**PROBLEM TO WORK ON**
Locate the word "When" in the entries below, then gather every line that holds it.
[RECORDS PROVIDED]
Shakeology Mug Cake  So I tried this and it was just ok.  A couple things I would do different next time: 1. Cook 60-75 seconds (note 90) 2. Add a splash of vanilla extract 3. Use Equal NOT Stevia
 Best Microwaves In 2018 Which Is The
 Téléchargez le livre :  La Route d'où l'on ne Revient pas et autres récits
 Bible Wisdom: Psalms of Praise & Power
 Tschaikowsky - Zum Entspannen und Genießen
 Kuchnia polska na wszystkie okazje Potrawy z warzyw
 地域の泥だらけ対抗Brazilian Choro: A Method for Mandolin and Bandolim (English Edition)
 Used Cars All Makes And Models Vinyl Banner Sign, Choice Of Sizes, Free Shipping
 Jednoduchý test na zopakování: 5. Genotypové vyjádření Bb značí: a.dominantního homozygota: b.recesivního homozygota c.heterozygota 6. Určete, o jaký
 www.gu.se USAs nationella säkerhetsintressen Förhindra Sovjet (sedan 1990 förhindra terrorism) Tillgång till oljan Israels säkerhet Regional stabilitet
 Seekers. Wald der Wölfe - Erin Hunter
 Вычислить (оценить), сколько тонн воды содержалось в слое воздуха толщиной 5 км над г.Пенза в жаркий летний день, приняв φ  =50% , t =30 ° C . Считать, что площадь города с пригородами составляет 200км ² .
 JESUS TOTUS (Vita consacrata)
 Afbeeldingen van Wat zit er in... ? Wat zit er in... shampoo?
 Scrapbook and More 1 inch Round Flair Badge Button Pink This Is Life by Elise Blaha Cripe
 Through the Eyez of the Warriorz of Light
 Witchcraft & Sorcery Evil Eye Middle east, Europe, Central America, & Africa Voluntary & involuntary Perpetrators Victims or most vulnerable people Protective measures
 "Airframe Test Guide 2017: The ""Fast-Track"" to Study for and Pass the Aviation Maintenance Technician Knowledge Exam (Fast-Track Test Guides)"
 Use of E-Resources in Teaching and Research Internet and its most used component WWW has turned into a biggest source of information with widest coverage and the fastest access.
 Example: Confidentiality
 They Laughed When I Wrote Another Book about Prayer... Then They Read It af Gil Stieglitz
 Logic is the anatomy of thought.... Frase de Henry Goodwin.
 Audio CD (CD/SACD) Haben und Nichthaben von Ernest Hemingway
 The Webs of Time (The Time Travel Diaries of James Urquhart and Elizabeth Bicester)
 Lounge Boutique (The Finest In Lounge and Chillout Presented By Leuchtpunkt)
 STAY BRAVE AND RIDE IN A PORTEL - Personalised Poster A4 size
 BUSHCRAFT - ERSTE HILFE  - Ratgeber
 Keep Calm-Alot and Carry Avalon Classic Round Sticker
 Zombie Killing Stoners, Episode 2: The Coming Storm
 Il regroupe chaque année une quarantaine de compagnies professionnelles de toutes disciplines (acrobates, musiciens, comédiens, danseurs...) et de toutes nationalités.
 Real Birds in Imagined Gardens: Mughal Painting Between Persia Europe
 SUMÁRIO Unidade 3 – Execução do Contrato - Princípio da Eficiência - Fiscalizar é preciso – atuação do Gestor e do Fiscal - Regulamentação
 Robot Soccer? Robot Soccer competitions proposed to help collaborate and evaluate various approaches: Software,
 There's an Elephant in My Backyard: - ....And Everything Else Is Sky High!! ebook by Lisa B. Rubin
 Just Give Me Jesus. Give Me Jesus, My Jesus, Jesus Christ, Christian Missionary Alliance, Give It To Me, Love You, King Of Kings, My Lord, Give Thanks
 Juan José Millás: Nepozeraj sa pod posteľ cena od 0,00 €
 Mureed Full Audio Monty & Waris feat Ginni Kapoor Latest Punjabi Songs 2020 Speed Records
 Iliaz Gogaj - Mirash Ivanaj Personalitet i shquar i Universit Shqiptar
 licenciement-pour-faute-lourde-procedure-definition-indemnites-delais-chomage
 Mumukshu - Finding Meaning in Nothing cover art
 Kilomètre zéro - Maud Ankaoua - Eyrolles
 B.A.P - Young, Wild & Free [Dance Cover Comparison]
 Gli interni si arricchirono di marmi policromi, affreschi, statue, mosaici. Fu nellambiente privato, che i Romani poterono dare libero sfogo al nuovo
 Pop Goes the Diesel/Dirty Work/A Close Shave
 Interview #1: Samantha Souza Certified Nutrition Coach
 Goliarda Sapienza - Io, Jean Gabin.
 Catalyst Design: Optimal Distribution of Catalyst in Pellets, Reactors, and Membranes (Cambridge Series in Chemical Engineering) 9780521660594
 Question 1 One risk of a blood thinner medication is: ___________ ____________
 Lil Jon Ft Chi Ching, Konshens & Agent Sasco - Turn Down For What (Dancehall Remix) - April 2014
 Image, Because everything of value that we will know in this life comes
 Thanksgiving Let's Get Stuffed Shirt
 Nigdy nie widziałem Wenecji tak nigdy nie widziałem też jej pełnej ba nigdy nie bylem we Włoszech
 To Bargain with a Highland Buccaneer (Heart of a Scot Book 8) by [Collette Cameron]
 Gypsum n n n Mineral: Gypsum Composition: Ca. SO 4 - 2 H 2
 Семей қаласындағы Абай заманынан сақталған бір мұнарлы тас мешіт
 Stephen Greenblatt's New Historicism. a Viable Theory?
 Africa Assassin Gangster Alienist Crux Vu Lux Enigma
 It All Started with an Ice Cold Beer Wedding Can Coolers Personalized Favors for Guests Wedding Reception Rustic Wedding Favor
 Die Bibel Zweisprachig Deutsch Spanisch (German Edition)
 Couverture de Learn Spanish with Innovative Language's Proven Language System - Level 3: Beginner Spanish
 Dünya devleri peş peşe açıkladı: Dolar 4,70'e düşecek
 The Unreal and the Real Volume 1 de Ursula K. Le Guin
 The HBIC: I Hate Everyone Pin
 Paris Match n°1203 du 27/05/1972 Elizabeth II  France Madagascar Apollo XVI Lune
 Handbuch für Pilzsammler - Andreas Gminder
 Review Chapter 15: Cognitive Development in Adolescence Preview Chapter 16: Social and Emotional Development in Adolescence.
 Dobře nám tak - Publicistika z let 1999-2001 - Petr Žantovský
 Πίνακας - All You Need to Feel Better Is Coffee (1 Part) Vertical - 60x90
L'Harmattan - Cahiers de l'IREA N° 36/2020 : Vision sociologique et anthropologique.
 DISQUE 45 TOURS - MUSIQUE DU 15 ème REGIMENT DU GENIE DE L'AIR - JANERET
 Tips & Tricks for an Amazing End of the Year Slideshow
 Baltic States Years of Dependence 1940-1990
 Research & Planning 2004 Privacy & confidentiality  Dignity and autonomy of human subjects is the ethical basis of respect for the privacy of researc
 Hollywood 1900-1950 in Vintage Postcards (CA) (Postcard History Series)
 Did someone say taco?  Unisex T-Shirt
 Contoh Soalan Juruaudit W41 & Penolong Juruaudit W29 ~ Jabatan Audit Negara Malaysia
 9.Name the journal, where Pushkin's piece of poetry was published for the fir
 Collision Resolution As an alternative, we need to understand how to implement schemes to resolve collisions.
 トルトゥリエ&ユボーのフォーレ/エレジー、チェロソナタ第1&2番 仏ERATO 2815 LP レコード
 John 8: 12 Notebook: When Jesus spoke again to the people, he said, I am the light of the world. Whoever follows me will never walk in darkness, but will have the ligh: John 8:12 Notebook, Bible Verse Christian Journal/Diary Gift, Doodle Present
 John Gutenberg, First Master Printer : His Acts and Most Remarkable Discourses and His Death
[/RECORDS PROVIDED]
**RESULT FOR THIS TASK**
 They Laughed When I Wrote Another Book about Prayer... Then They Read It af Gil Stieglitz
 John 8: 12 Notebook: When Jesus spoke again to the people, he said, I am the light of the world. Whoever follows me will never walk in darkness, but will have the ligh: John 8:12 Notebook, Bible Verse Christian Journal/Diary Gift, Doodle Present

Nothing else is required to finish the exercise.